Für einen Moment überkam ihn den Wunsch, ihn zu küssen. Deutlich zu machen, dass er zumindest auf diese Weise allein seinem Schöpfer gehörte. Das kein Mann dieser Welt ihn je auf diese Weise berühren durfte. Er wollte ihm zeigen, dass er lebte und selbst die psychische Belastung nur banal erschien. Ihm war zu viel Böses begegnet, als dass er das nicht von sich schieben könnte.

Ähnliche Wünsche hörte er auch aus Carlisles Gedanken. Sie beide widerstanden dem Wunsch.

„Ich habe lieber das erlebt, als euer Leben aufs Spiel zu setzen, indem ich es nicht wenigstens versuche." Er hielt seine Stimme so leise, dass niemand im Wohnzimmer zuhören konnte. Weder seine Frau noch seine Mutter musste das hören. „Er hat mit der Überlegung gespielt, uns ein wenig zu unterstützen." Die leichte Abscheu in seiner Stimme hatte nichts mit dem Gedanken an sich zu tun – sicherlich brauchte es nicht viel Überzeugungskraft seitens seines Schöpfers – aber die Einmischung widerte ihn an.

„Inwiefern?" Eigentlich dachte sich Carlisle seinen Teil schon und traf es auch ziemlich gut. Ihm entging es nicht, wie angespannt sein Schöpfer war.

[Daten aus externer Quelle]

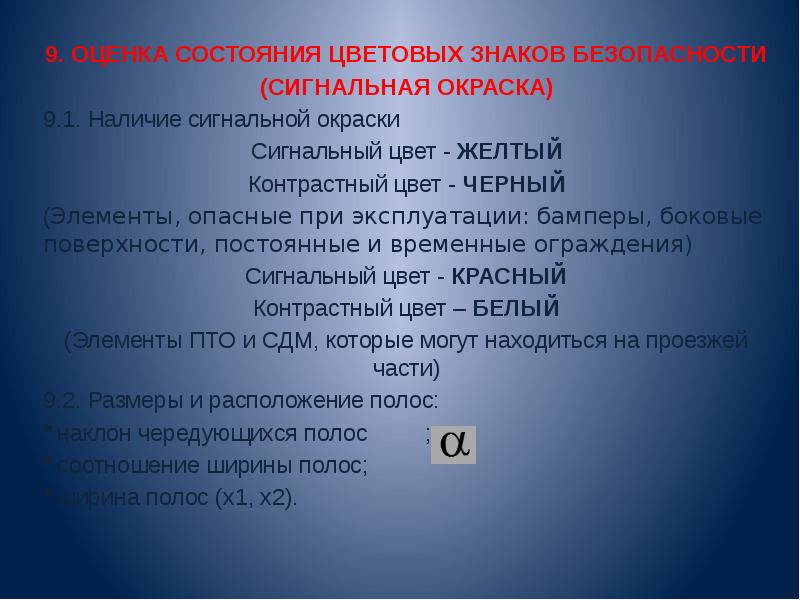 Оценить 9. Оценка тяжести состояния животного. Оценка тяжести состояния ребенка. Оценка состояния животного мира. Оценка своего состояния.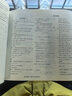 七年級(jí)下冊(cè)試卷全套期末沖刺優(yōu)選卷語(yǔ)文數(shù)學(xué)英語(yǔ)政治地理歷史生物人教版同步教材初一7年級(jí)下冊(cè)必刷題小四門(mén)同步訓(xùn)練練習(xí)冊(cè)期末卷子暑假作業(yè) 數(shù)學(xué)【人教版】 七年級(jí)下冊(cè) 曬單實(shí)拍圖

„Er hätte dich dazu gebracht, deine Bedenken über Bord zu werfen und mich zu verführen. Hat er öfter gemacht, vor allem bei einer Clankonstellation wie der unseren. Wir hätten miteinander geschlafen und anschließend hätte Esme dich getötet. Zwischendurch hätte er Bella getötet. Es hätte ihm Spaß gemacht, zuzusehen. Hat überlegt, ob er mitmacht. Ich konnte nicht mit dem Gedanken leben, dass uns das widerfährt."